**WRITTEN INSTRUCTION**
Write out the tutorial text on training an entity recognition model, everything from "This notebook demonstrates how to train" down to "the CoNLL format.".
**** TEXT SHOWN ****
# Training Entity Recognition Model for Token Classification Tutorial

This notebook demonstrates how to train a NLP model for entity recognition and use it to produce out-of-sample predicted probabilities for each token. These are required inputs to find label issues in token classification datasets with cleanlab. The specific token classification task we consider here is Named Entity Recognition with the [CoNLL-2003 dataset](https://deepai.org/dataset/conll-2003-english), and we train a Transformer network from [HuggingFace's transformers library](https://github.com/huggingface/transformers). This notebook demonstrates how to produce the `pred_probs`, using them to find label issues is demonstrated in cleanlab's [Token Classification Tutorial](https://docs.cleanlab.ai/). 

**Overview of what we'll do in this notebook:** 
- Read and process text datasets with per-token labels in the CoNLL format. 
- Compute out-of-sample predicted probabilities by training a Transformer network via cross-validation. 
- Aggregate subword-level tokens\* into word-level tokens which are more individually meaningful. 

\* In NLP, tokens typically refer to words or punctuation marks, but modern tokenizers used with Transformers often break down longer words into smaller subwords. To avoid confusion, we use "word-level tokens" to refer to the individual given tokens in the original dataset (with a separate class label provided for each such token). Tokens obtained from processing the raw text with tokenizers are referred as "subword-level tokens". 

## 1. Fetch data and load required dependencies

In [None]:
!wget -nc https://data.deepai.org/conll2003.zip && mkdir -p data 
!unzip conll2003.zip -d data/ && rm conll2003.zip 

In [None]:
# Package versions we used: tqdm==4.64.0 transformers==4.22.0.dev0 numpy==1.23.0 sklearn==1.1.1 
import os 
import warnings 
import string 
import numpy as np 
from tqdm import tqdm 
from transformers import AutoTokenizer, AutoModelForTokenClassification, pipeline 
from sklearn.metrics import balanced_accuracy_score 
import nltk 
from cleanlab.internal.token_classification_utils import get_sentence, filter_sentence, process_token, mapping, merge_probs 
from bert import Ner 
from token_classification_tutorial_utils import create_folds, modified, get_pred_probs, to_dict 
from run_ner import train 

nltk.download("punkt") 
warnings.filterwarnings("ignore") 

# Disable `TOKENIZERS_PARALLELISM` if multiple processors exist. 
if os.cpu_count() > 1: 
    os.environ["TOKENIZERS_PARALLELISM"] = "false" 

## 2. Load the CONLL-2003 dataset

CONLL-2003 data are in the following format: 

`-DOCSTART- -X- -X- O` 

`[word] [pos_tags] [chunk_tags] [ner_tags]` <- Start of first sentence 

`...`

`[word] [pos_tags] [chunk_tags] [ner_tags]` 

`[empty line]` 

`[word] [pos_tags] [chunk_tags] [ner_tags]` <- Start of second sentence 

`...`

`[word] [pos_tags] [chunk_tags] [ner_tags]` 

In our example, we focus on the `ner_tags` (named-entity recognition tags), which include the following classes: 

| `ner_tags` |             Description              |
|:----------:|:------------------------------------:|
|     `O`    |      Other (not a named entity)      |
|   `B-MIS`  | Beginning of a miscellaneous entity  |
|   `I-MIS`  |         Miscellaneous entity         |
|   `B-PER`  |     Beginning of a person entity     |
|   `I-PER`  |            Person entity             |
|   `B-ORG`  | Beginning of an organization entity  |
|   `I-ORG`  |         Organization entity          |
|   `B-LOC`  |    Beginning of a location entity    |
|   `I-LOC`  |           Location entity            | 

For more information, see [here](https://paperswithcode.com/dataset/conll-2003). We cast all-caps words into lowercase except for the first character (eg. `JAPAN` -> `Japan`), to discourage the tokenizer from breaking such words into multiple subwords.
**** RECORD EXTRACTS ****
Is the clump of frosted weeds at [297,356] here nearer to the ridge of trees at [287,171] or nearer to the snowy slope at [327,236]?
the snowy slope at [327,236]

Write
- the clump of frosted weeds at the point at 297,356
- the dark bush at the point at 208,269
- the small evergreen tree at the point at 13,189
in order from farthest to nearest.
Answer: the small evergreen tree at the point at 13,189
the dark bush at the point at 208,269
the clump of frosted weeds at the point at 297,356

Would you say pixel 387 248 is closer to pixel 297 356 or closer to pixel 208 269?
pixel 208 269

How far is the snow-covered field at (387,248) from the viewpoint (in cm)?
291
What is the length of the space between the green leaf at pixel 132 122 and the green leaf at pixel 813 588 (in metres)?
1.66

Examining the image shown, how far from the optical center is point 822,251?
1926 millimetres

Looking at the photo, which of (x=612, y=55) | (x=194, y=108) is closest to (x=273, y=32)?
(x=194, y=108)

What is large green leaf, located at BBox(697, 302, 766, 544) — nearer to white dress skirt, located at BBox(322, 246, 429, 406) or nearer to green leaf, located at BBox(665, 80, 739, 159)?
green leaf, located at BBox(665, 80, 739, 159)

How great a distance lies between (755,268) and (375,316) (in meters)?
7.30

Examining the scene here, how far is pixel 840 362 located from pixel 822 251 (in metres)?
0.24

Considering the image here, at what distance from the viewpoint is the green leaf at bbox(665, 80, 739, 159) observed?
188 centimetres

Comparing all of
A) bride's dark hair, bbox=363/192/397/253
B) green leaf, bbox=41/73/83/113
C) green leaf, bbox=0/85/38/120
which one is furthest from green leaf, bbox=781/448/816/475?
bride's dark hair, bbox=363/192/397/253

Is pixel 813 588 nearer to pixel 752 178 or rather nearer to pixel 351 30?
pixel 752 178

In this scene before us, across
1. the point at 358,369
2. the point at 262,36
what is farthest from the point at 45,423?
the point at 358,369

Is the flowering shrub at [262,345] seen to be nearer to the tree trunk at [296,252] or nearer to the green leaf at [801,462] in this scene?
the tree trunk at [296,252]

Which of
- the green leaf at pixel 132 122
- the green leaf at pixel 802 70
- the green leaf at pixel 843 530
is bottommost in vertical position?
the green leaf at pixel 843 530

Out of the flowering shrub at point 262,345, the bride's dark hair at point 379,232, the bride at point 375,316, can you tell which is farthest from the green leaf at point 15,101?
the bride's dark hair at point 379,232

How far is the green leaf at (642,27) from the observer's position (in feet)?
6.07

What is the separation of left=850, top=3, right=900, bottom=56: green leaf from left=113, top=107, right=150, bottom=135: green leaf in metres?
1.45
****
**OUTPUT BELOW**
This notebook demonstrates how to train a NLP model for entity recognition and use it to produce out-of-sample predicted probabilities for each token. These are required inputs to find label issues in token classification datasets with cleanlab. The specific token classification task we consider here is Named Entity Recognition with the [CoNLL-2003 dataset](https://deepai.org/dataset/conll-2003-english), and we train a Transformer network from [HuggingFace's transformers library](https://github.com/huggingface/transformers). This notebook demonstrates how to produce the `pred_probs`, using them to find label issues is demonstrated in cleanlab's [Token Classification Tutorial](https://docs.cleanlab.ai/). 

**Overview of what we'll do in this notebook:** 
- Read and process text datasets with per-token labels in the CoNLL format.